Return the full material exactly.

Entries shown:
↓↓↓

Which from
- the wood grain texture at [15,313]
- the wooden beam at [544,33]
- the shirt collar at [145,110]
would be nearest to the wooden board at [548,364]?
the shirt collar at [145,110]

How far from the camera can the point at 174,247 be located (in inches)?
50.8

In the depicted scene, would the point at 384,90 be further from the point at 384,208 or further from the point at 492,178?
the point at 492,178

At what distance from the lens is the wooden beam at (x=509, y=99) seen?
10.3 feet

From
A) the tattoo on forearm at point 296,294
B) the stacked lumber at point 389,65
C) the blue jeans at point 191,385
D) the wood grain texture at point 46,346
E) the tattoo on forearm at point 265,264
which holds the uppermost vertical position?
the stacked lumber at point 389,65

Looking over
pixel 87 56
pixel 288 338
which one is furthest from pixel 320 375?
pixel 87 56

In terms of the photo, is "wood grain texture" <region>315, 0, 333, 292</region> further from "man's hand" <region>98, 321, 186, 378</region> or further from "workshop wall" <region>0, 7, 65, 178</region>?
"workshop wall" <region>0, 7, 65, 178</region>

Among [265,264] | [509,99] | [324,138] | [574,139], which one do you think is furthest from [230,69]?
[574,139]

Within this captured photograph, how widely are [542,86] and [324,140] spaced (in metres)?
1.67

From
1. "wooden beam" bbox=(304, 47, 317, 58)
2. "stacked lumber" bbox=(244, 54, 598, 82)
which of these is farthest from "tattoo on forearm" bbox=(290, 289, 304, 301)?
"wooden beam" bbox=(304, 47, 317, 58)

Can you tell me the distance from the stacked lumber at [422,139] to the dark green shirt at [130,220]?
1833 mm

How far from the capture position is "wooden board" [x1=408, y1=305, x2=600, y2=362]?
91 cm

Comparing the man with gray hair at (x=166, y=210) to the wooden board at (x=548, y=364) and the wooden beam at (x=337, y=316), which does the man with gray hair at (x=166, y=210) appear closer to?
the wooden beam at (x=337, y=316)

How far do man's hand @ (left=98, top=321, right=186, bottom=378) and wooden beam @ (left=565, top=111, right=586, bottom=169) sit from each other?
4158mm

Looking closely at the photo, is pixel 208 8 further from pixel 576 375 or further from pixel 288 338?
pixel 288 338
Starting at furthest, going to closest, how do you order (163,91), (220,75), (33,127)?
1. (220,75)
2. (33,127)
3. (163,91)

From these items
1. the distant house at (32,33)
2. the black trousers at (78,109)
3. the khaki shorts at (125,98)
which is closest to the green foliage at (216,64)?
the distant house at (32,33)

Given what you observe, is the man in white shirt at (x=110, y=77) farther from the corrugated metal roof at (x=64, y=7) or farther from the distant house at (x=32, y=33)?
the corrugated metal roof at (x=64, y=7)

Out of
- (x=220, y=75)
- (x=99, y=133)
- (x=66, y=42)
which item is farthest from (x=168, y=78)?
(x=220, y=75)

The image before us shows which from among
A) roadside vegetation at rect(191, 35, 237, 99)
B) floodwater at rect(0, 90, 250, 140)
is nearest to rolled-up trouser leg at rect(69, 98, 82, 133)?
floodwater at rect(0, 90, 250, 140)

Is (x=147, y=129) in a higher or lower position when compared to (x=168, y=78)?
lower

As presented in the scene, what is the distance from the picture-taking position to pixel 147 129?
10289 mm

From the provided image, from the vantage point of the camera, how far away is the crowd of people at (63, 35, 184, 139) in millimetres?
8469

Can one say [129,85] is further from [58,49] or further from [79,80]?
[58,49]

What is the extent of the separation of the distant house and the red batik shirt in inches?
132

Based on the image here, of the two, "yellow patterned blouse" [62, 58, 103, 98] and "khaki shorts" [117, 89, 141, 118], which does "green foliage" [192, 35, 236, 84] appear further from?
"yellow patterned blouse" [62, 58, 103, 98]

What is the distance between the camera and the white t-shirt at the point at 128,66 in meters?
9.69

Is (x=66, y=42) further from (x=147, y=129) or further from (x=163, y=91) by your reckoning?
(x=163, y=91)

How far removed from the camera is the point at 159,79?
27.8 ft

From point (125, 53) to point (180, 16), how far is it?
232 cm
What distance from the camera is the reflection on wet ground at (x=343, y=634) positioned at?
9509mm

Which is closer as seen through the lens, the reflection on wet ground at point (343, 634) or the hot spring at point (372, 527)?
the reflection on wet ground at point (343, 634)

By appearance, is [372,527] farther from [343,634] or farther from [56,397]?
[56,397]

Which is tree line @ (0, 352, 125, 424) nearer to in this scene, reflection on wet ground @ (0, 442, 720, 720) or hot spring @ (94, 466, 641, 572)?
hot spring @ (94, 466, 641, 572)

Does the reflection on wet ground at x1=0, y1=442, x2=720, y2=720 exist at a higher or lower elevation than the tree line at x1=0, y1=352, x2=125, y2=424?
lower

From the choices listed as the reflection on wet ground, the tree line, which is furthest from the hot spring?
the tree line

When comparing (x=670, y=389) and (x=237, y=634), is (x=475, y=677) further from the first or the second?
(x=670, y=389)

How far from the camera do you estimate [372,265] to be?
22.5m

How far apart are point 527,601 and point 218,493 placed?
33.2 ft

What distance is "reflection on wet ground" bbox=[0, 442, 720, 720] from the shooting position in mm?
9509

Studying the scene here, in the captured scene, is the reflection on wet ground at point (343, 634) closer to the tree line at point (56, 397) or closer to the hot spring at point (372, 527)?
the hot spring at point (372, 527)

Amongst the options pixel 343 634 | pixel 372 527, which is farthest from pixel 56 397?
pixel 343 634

↑↑↑

Task output:
Which from
- the wood grain texture at [15,313]
- the wooden beam at [544,33]
- the shirt collar at [145,110]
would be nearest to the wooden board at [548,364]?
the shirt collar at [145,110]

How far from the camera can the point at 174,247 be located (in inches)?
50.8

In the depicted scene, would the point at 384,90 be further from the point at 384,208 or further from the point at 492,178?
the point at 492,178

At what distance from the lens is the wooden beam at (x=509, y=99) seen?
10.3 feet

From
A) the tattoo on forearm at point 296,294
B) the stacked lumber at point 389,65
C) the blue jeans at point 191,385
D) the wood grain texture at point 46,346
E) the tattoo on forearm at point 265,264
which holds the uppermost vertical position?
the stacked lumber at point 389,65

Looking over
pixel 87 56
pixel 288 338
which one is furthest from pixel 320 375?
pixel 87 56

In terms of the photo, is "wood grain texture" <region>315, 0, 333, 292</region> further from "man's hand" <region>98, 321, 186, 378</region> or further from "workshop wall" <region>0, 7, 65, 178</region>?
"workshop wall" <region>0, 7, 65, 178</region>

Among [265,264] | [509,99] | [324,138] | [574,139], which one do you think is furthest from [230,69]?
[574,139]

Within this captured photograph, how widely are [542,86] and [324,140] spaced (in metres)?
1.67

From
1. "wooden beam" bbox=(304, 47, 317, 58)
2. "stacked lumber" bbox=(244, 54, 598, 82)
which of these is farthest from "tattoo on forearm" bbox=(290, 289, 304, 301)?
"wooden beam" bbox=(304, 47, 317, 58)

Can you tell me the distance from the stacked lumber at [422,139] to the dark green shirt at [130,220]?
1833 mm

How far from the capture position is "wooden board" [x1=408, y1=305, x2=600, y2=362]?
91 cm

Comparing the man with gray hair at (x=166, y=210) to the wooden board at (x=548, y=364) and the wooden beam at (x=337, y=316), which does the man with gray hair at (x=166, y=210) appear closer to?
the wooden beam at (x=337, y=316)

How far do man's hand @ (left=98, top=321, right=186, bottom=378) and wooden beam @ (left=565, top=111, right=586, bottom=169) sit from each other?
4158mm

Looking closely at the photo, is pixel 208 8 further from pixel 576 375 or further from pixel 288 338?
pixel 288 338
Starting at furthest, going to closest, how do you order (163,91), (220,75), (33,127)?
1. (220,75)
2. (33,127)
3. (163,91)

From these items
1. the distant house at (32,33)
2. the black trousers at (78,109)
3. the khaki shorts at (125,98)
which is closest to the green foliage at (216,64)?
the distant house at (32,33)

Given what you observe, is the man in white shirt at (x=110, y=77) farther from the corrugated metal roof at (x=64, y=7) or farther from the distant house at (x=32, y=33)?
the corrugated metal roof at (x=64, y=7)

Out of
- (x=220, y=75)
- (x=99, y=133)
- (x=66, y=42)
which item is farthest from (x=168, y=78)?
(x=220, y=75)

The image before us shows which from among
A) roadside vegetation at rect(191, 35, 237, 99)
B) floodwater at rect(0, 90, 250, 140)
is nearest to rolled-up trouser leg at rect(69, 98, 82, 133)?
floodwater at rect(0, 90, 250, 140)

Is (x=147, y=129) in a higher or lower position when compared to (x=168, y=78)?
lower

As presented in the scene, what is the distance from the picture-taking position to pixel 147 129?
10289 mm

From the provided image, from the vantage point of the camera, how far away is the crowd of people at (63, 35, 184, 139) in millimetres?
8469

Can one say [129,85] is further from [58,49] or further from [79,80]?
[58,49]

What is the extent of the separation of the distant house and the red batik shirt in inches?
132

Based on the image here, of the two, "yellow patterned blouse" [62, 58, 103, 98] and "khaki shorts" [117, 89, 141, 118], which does "green foliage" [192, 35, 236, 84] appear further from?
"yellow patterned blouse" [62, 58, 103, 98]

What is the distance between the camera and the white t-shirt at the point at 128,66 in meters?
9.69

Is (x=66, y=42) further from (x=147, y=129) or further from (x=163, y=91) by your reckoning?
(x=163, y=91)

How far removed from the camera is the point at 159,79?
27.8 ft

From point (125, 53) to point (180, 16), how far is it?
232 cm
What distance from the camera is the reflection on wet ground at (x=343, y=634) positioned at?
9509mm

Which is closer as seen through the lens, the reflection on wet ground at point (343, 634) or the hot spring at point (372, 527)?
the reflection on wet ground at point (343, 634)

By appearance, is [372,527] farther from [343,634] or farther from [56,397]?
[56,397]

Which is tree line @ (0, 352, 125, 424) nearer to in this scene, reflection on wet ground @ (0, 442, 720, 720) or hot spring @ (94, 466, 641, 572)?
hot spring @ (94, 466, 641, 572)

Does the reflection on wet ground at x1=0, y1=442, x2=720, y2=720 exist at a higher or lower elevation than the tree line at x1=0, y1=352, x2=125, y2=424?
lower

From the choices listed as the reflection on wet ground, the tree line, which is furthest from the hot spring?
the tree line

When comparing (x=670, y=389) and (x=237, y=634), is (x=475, y=677) further from the first or the second?
(x=670, y=389)

How far from the camera do you estimate [372,265] to be?
22.5m

How far apart are point 527,601 and point 218,493 placed?
33.2 ft

What distance is "reflection on wet ground" bbox=[0, 442, 720, 720] from the shooting position in mm?
9509

Studying the scene here, in the captured scene, is the reflection on wet ground at point (343, 634) closer to the tree line at point (56, 397) or closer to the hot spring at point (372, 527)?
the hot spring at point (372, 527)

Amongst the options pixel 343 634 | pixel 372 527, which is farthest from pixel 56 397?
pixel 343 634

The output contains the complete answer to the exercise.